Bardzo wiele osób jest również w stanie szoku psychologicznego, w kiepskim stanie psychicznym, to wszystko zrozumiałe - powiedział premier.
Wszystkim służbom chcę w tych tragicznych momentach raz jeszcze bardzo, bardzo podziękować i zapewnić, że wszelka pomoc będzie udzielona - mówił Morawiecki.
Ostatnia taka tragedia zdarzyła się 82 lata temu - w 1937 roku, kiedy też na Giewoncie cztery osoby zginęły - dodał.
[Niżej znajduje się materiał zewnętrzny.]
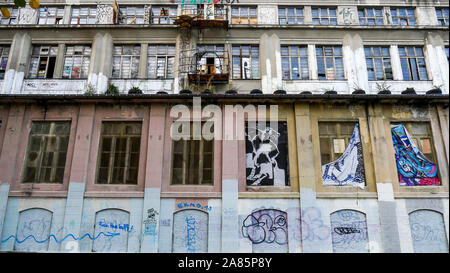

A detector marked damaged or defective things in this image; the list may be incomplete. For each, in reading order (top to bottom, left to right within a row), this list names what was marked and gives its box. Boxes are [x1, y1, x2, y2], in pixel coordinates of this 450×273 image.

Zaznaczył, że na bieżąco działały śmigłowiec TOPR-u, z TOPR-em współpracował GOPR - Górskie Ochotnicze Pogotowie Ratunkowe i cztery śmigłowce Lotniczego Pogotowia Ratunkowego. - Przybył oczywiście również i jest dyspozycji śmigłowiec policyjny - Black Hawk - przekazał premier Morawiecki.
Jego zdaniem "z punktu widzenia akcji ratowniczej, bazy sprzętowej, profesjonalizmu służb medycznych ratowniczych wszystko zostało zabezpieczone tak, jak trzeba"
To, co można było zrobić, to zostało zrobione - ocenił szef rządu.